** Opening SUPPLIED INFORMATION block **

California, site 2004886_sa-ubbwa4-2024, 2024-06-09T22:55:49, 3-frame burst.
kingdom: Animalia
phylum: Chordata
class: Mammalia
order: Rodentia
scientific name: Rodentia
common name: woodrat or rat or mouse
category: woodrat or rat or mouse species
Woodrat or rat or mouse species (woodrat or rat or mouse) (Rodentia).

** Closing SUPPLIED INFORMATION block **

TASK TO COMPLETE: Go through the records above and write each one out again exactly.

SOLUTION TO THE PROBLEM:
California, site 2004886_sa-ubbwa4-2024, 2024-06-09T22:55:49, 3-frame burst.
kingdom: Animalia
phylum: Chordata
class: Mammalia
order: Rodentia
scientific name: Rodentia
common name: woodrat or rat or mouse
category: woodrat or rat or mouse species
Woodrat or rat or mouse species (woodrat or rat or mouse) (Rodentia).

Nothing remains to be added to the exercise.